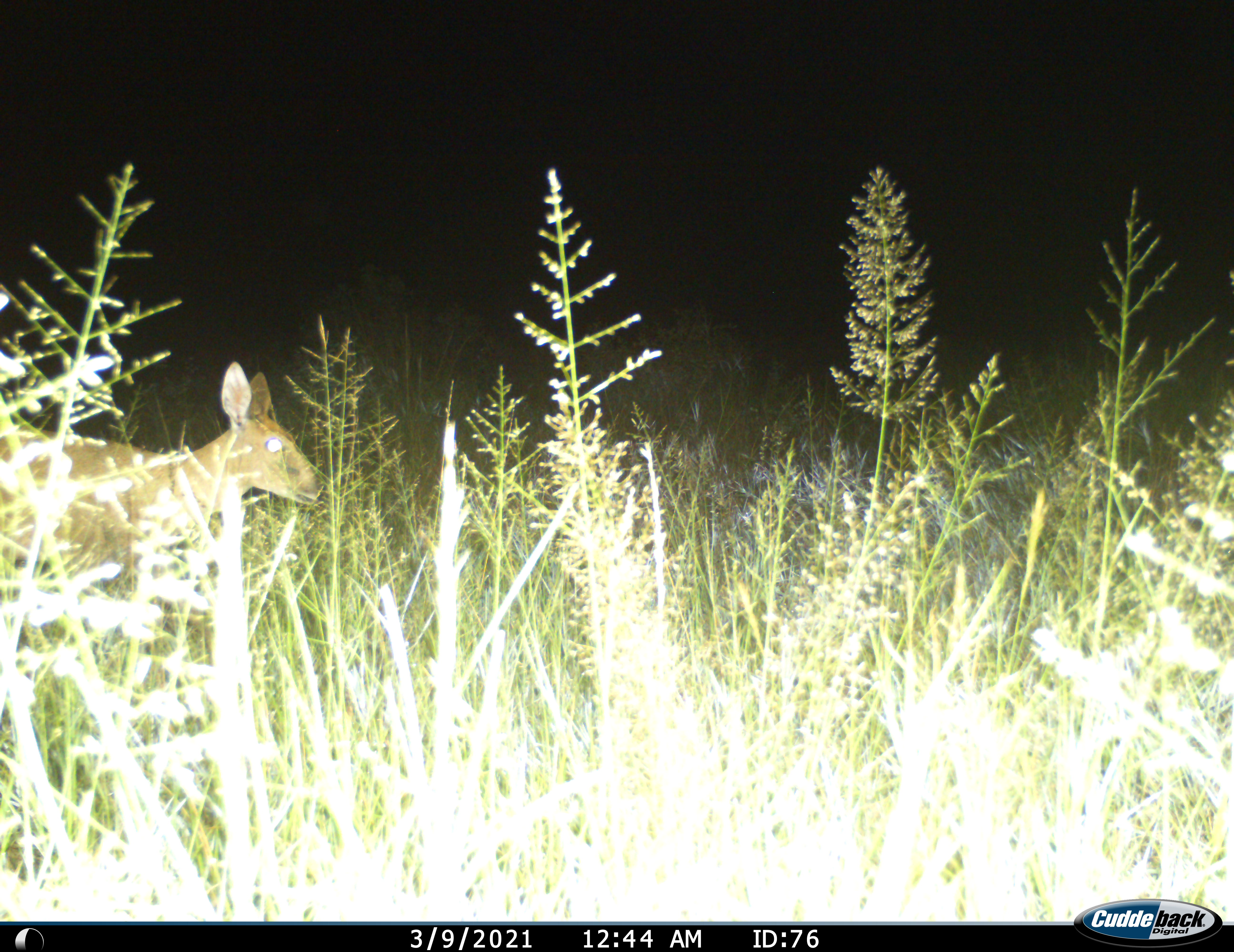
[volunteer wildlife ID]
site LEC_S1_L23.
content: unidentified animal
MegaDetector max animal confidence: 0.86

○ ○ ○ ○ ○ ○ ○

**ABOUT THIS TASK**
Write out the data precisely as given, excluding the pictures.

**TASK RESPONSE**
[volunteer wildlife ID]
site LEC_S1_L23.
content: unidentified animal
MegaDetector max animal confidence: 0.86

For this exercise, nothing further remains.